The advent of powerful, widely, accessible and financially viable personal computers with network connections on the World Wide Web has lead to exciting possibilities for creating online music. Consumers are getting online to take advantage of the unprecedented convenience of accessing goods and services. In 2009, more than a quarter of the recorded music industry’s global revenues (27%) came from digital channels (IFPI, 2010). In the US, the world’s largest music market, online and mobile revenues in 2010 account for around 40% of music sales (IFPI, 2010). Consumer choice has been transformed as companies have licensed more than 11 million tracks to around 400 legal music services worldwide. In 2010, iTunes is the biggest music retailer in the US, accounting for 28% of the overall music market, followed by Walmart, Best Buy and Amazon (NPD Group, 2010). Fans can access and pay for music in diverse ways – from buying tracks or albums from download stores, and using subscription services, to using music services that are bundled with devices, buying mobile apps for music, and listening to music through streaming services for free.

In 2010, illegal music downloading continues to rise in the UK. According to Harris Interactive (2010), there were 1.2m single music tracks illegally downloaded from unauthorised sources with 28.8% of the downloader aged 16-54 years old and 23% using peer-to-peer (P2P) sites and software to obtain unauthorised music (as cited in BPI, 2010). £984,000,000 retail value of single tracks downloaded in 2010 from unauthorised sources (BPI, 2010) which has an implication in some lost of revenues to the musicians and songwriters or music companies who invest in them. The total number of people in the UK illegally downloading music on a regular basis is 7.7m across all sources such as e-mail, instant messaging and newsgroups (BPI, 2010). UKOM/Nielsen (2010) (as cited in BPI, 2010) states that visitors to the five most popular hosting sites (Megaupload, Filestube, Rapidshare, Mediafire and Hotfile) have increased by 45% from 1.6m in September 2009 to 2.3m in September 2010.

IFPI (International Federation of the Phonographic Industry) Digital Music Report 2010 stated that in Asia, around a quarter of the music business is now composed of digital revenues, set against a backdrop of sharply falling physical sales (IFPI, 2010). Digital sales in China, Indonesia, South Korea and Thailand now account for more than half of all music sales. South Korea has seen the benefits of a stronger copyright environment and there has been strong growth in MP3 subscription services. Japan, the biggest market in the region, was hit by mobile piracy and economic downturn, seeing CD sales fall by more than 20% in the first half of 2009, while digital sales were flat.

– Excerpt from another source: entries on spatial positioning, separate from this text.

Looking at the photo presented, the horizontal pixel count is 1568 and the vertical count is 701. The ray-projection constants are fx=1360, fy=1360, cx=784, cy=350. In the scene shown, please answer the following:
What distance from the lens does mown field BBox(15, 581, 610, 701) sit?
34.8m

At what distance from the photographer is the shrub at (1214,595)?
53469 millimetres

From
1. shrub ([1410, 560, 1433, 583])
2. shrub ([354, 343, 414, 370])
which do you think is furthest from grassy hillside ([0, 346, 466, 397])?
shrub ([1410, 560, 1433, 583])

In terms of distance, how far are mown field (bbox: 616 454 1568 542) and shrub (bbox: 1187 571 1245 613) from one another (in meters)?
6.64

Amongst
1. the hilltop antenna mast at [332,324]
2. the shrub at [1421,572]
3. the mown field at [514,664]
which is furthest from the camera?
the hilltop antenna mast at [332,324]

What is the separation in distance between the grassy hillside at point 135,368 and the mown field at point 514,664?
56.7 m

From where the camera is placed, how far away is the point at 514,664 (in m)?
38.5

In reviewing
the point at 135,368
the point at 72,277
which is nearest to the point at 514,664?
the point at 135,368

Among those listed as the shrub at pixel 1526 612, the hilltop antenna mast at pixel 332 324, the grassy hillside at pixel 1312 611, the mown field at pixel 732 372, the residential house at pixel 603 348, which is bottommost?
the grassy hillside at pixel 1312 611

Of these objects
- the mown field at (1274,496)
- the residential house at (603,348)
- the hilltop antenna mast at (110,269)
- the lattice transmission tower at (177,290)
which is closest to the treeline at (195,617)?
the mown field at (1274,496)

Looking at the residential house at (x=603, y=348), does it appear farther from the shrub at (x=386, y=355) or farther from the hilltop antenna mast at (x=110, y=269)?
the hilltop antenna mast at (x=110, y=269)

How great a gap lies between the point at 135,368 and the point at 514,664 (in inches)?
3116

According to Technology Adoption Life Cycle (Moore, 1991), the early adopters consist of technology enthusiasts and visionaries. The enthusiast refers to whom feels a great interest in brand-new technologies and hopes to take the lead in obtaining them, and the visionaries refer to whom have inclinations of easily visualizing, understanding and accepting interests of new technologies and whom tend to buy the products in order to realize their dreams. Suki, Ahmand, and Thyagarajan (2007) found that the support and encouragement by friends to purchase the products through the Internet is the most important attribute in discriminating among five categories of online shoppers (Innovators, Early Adopters, Early Majority, Late Majority, and Laggards).